Note:sprayUniversal corrugated expansion jointWhen the corrugated part, the paint film should not be too thick, otherwise the corrugation will lose its elasticity and the expansion joint will be wasted. Don't ask me why I know-last year, there was a construction site that sprayed too thick, and as a result, the ripples cracked, so it was reworked directly.
5. Don't rush to finish the work after spraying: cure, inspect, repair, and rework if you miss one step
Finished paint does not mean finished. Under natural curing conditions, wait at least 24 hours for slight contact and 7 days for full hardness. In a hurry to use? It can be heated and cured (baking at 60℃ ~80℃ for 2~4 hours), but pay attention to the temperature gradient, and don't deform the expansion joint by baking.
Check with the naked eye for hanging, leaking spray, orange peel and pinholes. Take a flashlight and shine it obliquely, and mark it if there are any defects. Use a thickness gauge to measure the thickness of each layer, and polish off the unqualified places and spray them again. The adhesion test is made by crossing method (100-grid knife). After cross-scribing, adhesive tape is applied to tear. Only when the shedding area is
Small area defects are polished with sandpaper and then partially repainted, and large area excess tolerance must be re-sprayed. Don't make do with it. Once the flue expansion joint leaks after running, you can't fix it.
Six, last two sentences: These common mistakes, you probably also made
I write this article because I see my friends making low-level mistakes every day, and I feel distressed for those white money. Summarize a few of the most common ones:
- Myth#1:"The expansion joint is made of iron. Just apply ordinary iron red primer." — Wrong! The temperature resistance of ordinary iron red paint is only about 100℃, and it bubbles in the flue in minutes.
- Myth 2:"It is better to spray it thicker to preserve corrosion." — Wrong! If the paint film is too thick, it will become worse and easy to crack. Especially the corrugated joint, thicker affects the compensation amount.
- Myth#3:"Non-metallic expansion joints can also be painted."-Wrong! Non-metallic expansion joints should be coated with silicone rubber or not sprayed at all, and painting without authorization will only accelerate aging.

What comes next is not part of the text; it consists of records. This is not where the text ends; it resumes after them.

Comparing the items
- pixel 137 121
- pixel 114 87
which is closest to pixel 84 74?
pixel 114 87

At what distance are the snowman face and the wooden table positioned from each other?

- Myth 4:"Put it into operation as soon as you spray it." — Wrong! It is necessary to wait until the paint film is completely cured, otherwise the solvent will volatilize and form bubbles at high temperature, and the whole paint skin will peel off.
At the end of the day,Flue Expansion Joint Painting RequirementsThe core is three words: working conditions, cleaning the surface and controlling the thickness. When it is in place, it will take three to five years for expansion and energy saving. If you are still worried, just take a picture and send it to our technology, and we will follow your product model (such asHigh temperature axial expansion joint、Desulfurization flue gas baffle dooretc.).